DOCUMENT TEXT:
H5DF Format

DataAxesFormats.H5dfFormat Module

A Daf storage format in an HDF5 disk file. This is the "native" way to store Daf data in HDF5 files, which can be used to contain "anything", as HDF5 is essentially "a filesystem inside a file", with "groups" instead of directories and "datasets" instead of files. Therefore HDF5 is very generic, and there are various specific formats which use specific internal structure to hold some data in it - for example, h5ad files have a specific internal structure for representing AnnData objects. To represent Daf data in HDF5 storage, we use the following internal structure (which

is not compatible with h5ad ):

  • The HDF5 file may contain Daf data directly in the root group, in which case, it is restricted to holding just a single Daf data set. When using such a file, you automatically access the single Daf data set contained in it. By convention such files are given a .h5df suffix.

  • Alternatively, the HDF5 file may contain Daf data inside some arbitrary group, in which case, there's no restriction on the content of other groups in the file. Such groups may contain other Daf data (allowing for multiple Daf data sets in a single file), and/or non- Daf data. When using such a file, you need to specify the name of the group that contains the Daf data set you are interested it. By convention, at least if such files contain "mostly" (or only) Daf data sets, they are given a .h5dfs suffix, and are accompanied by some documentation describing the top-level groups in the file.

  • Under the Daf data group, there are 4 sub-groups: scalars , axes , vectors and matrices and a daf dataset.

  • To future-proof the format, the daf dataset will contain a vector of two integers, the first acting as the major version number and the second as the minor version number, using semantic versioning . This makes it easy to test whether some group in an HDF5 file does/n't contain Daf data, and which version of the internal structure it is using. Currently the only defined version is [1,0] .

  • The scalars group contains scalar properties, each as its own "dataset". The only supported scalar data types are these included in StorageScalar . If you really need something else, serialize it to JSON and store the result as a string scalar. This should be extremely rare.

  • The axes group contains a "dataset" per axis, which contains a vector of strings (the names of the axis entries).

  • The vectors group contains a sub-group for each axis. Each such sub-group contains vector properties. If the vector is dense, it is stored directly as a "dataset". Otherwise, it is stored as a group containing two vector "datasets": nzind is containing the indices of the non-zero values, and nzval containing the actual values. See Julia's SparseVector implementation for details. The only supported vector element types are these included in StorageScalar , same as StorageVector .

    If the data type is Bool then the data vector is typically all- true values; in this case we simply skip storing it.

INFORMATION SHOWN:
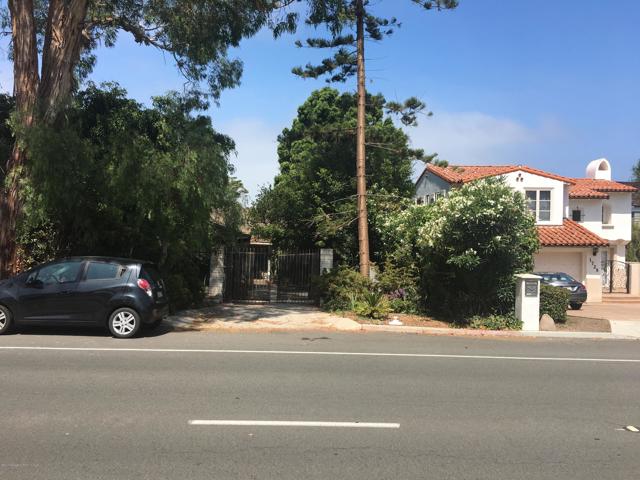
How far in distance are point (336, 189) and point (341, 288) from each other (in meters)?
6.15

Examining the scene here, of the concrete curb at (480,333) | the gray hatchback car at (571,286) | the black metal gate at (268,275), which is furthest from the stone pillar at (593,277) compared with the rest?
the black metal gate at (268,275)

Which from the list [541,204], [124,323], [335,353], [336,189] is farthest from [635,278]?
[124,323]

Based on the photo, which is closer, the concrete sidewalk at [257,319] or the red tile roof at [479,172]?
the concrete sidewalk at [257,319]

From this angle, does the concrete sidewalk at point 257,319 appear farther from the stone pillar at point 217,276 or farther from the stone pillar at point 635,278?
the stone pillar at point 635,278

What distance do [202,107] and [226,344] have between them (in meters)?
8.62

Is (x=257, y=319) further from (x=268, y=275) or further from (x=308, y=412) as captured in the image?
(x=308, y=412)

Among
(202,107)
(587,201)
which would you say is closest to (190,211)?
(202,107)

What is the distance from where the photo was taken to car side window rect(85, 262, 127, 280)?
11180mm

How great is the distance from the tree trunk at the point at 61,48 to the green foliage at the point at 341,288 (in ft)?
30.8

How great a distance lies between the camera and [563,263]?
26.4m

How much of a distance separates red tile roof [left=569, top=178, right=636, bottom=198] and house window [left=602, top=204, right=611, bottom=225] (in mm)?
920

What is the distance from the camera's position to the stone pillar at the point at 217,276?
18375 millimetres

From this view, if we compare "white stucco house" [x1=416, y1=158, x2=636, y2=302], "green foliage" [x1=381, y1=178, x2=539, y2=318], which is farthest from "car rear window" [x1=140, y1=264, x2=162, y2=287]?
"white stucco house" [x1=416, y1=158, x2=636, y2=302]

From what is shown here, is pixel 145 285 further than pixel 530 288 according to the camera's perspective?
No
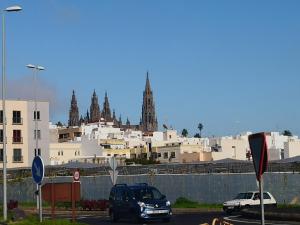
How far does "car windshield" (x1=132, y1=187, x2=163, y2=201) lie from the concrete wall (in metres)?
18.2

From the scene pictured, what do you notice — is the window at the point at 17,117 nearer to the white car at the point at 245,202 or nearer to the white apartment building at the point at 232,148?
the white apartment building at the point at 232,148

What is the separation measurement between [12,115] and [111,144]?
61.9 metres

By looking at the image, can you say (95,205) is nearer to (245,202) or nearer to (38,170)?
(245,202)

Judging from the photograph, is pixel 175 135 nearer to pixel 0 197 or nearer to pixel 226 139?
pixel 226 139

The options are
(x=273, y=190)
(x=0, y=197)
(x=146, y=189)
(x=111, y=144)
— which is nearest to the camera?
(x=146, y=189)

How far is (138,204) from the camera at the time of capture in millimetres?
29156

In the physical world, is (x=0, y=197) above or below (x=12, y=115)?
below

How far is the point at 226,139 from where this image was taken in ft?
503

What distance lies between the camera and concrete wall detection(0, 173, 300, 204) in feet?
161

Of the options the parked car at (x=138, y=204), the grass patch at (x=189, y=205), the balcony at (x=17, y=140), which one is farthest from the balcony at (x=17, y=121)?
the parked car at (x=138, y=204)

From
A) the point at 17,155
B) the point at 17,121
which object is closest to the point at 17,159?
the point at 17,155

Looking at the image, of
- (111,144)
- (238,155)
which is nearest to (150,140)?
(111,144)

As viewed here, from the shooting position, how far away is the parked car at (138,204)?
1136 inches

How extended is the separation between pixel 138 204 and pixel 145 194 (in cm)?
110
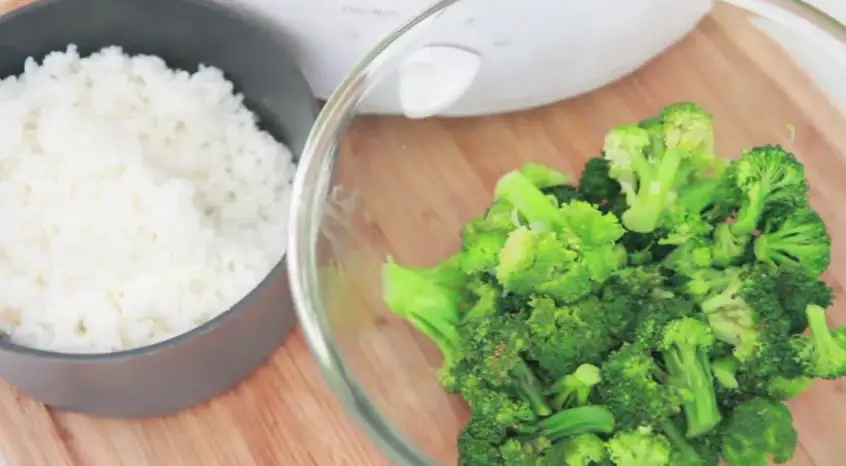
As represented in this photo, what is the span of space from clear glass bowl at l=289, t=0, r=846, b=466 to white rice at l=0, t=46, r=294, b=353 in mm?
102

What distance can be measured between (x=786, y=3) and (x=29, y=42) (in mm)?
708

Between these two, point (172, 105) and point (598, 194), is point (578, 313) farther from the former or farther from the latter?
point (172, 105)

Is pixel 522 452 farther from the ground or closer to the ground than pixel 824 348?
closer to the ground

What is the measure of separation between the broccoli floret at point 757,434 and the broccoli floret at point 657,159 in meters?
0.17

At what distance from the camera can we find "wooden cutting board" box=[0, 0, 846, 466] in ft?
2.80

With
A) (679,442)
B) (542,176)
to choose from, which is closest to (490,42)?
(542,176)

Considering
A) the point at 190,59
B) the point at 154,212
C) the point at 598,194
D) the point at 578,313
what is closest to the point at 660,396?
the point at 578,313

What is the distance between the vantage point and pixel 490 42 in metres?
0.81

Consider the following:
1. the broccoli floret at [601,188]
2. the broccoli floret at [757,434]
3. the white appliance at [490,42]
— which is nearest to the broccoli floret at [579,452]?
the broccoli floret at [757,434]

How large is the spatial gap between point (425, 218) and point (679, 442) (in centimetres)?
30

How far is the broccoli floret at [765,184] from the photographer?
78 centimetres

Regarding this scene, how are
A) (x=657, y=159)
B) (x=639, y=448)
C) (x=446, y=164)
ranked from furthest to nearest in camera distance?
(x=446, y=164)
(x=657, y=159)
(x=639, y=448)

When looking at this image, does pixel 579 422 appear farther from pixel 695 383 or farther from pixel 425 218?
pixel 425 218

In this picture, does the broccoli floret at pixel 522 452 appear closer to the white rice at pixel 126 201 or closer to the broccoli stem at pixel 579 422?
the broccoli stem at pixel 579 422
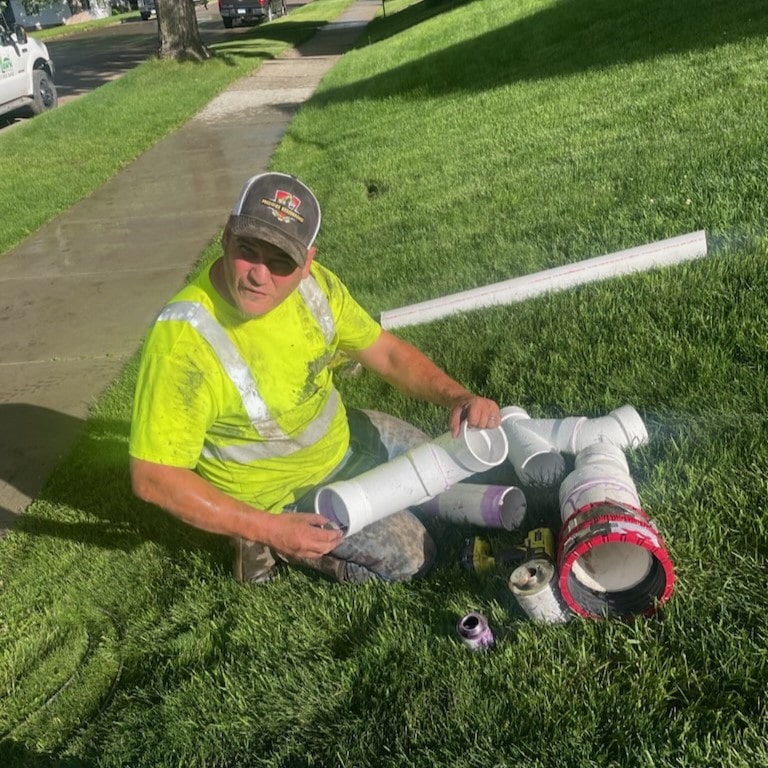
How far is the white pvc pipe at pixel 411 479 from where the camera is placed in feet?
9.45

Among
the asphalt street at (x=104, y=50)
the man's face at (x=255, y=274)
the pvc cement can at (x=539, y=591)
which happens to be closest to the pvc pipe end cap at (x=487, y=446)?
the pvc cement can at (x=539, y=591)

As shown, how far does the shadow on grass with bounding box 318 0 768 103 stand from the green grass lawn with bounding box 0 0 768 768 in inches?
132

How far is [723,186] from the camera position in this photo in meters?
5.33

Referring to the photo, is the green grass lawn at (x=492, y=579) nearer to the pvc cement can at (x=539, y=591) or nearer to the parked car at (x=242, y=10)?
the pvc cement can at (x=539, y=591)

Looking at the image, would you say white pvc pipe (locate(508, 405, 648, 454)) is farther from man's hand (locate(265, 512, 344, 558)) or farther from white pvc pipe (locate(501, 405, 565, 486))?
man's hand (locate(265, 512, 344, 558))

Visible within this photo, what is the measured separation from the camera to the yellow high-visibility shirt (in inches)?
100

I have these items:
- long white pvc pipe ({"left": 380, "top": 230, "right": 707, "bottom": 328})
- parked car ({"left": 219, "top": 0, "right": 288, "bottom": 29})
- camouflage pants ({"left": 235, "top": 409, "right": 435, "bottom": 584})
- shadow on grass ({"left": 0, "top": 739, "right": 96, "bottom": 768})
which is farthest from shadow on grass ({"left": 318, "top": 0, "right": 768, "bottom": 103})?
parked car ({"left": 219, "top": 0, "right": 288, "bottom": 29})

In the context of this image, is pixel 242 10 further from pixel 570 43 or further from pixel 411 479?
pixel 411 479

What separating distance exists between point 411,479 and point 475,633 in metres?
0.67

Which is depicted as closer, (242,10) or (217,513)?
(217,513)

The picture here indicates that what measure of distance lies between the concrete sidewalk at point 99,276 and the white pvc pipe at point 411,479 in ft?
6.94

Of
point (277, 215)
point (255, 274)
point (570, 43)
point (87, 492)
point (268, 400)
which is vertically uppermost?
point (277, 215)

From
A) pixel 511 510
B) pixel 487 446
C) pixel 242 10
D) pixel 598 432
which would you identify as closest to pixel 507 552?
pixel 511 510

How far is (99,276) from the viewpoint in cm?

TASKS:
**a)** Transcribe from the H5DF format description the stretch from "is not compatible" through "a .h5df suffix.".
**b)** In the H5DF format description, what suffix is conventionally given to an HDF5 file that holds a single Daf data set directly in its root group?

RESPONSE LIST:
**a)**
is not compatible with h5ad ):

  • The HDF5 file may contain Daf data directly in the root group, in which case, it is restricted to holding just a single Daf data set. When using such a file, you automatically access the single Daf data set contained in it. By convention such files are given a .h5df suffix.

**b)** Such files are conventionally given a .h5df suffix.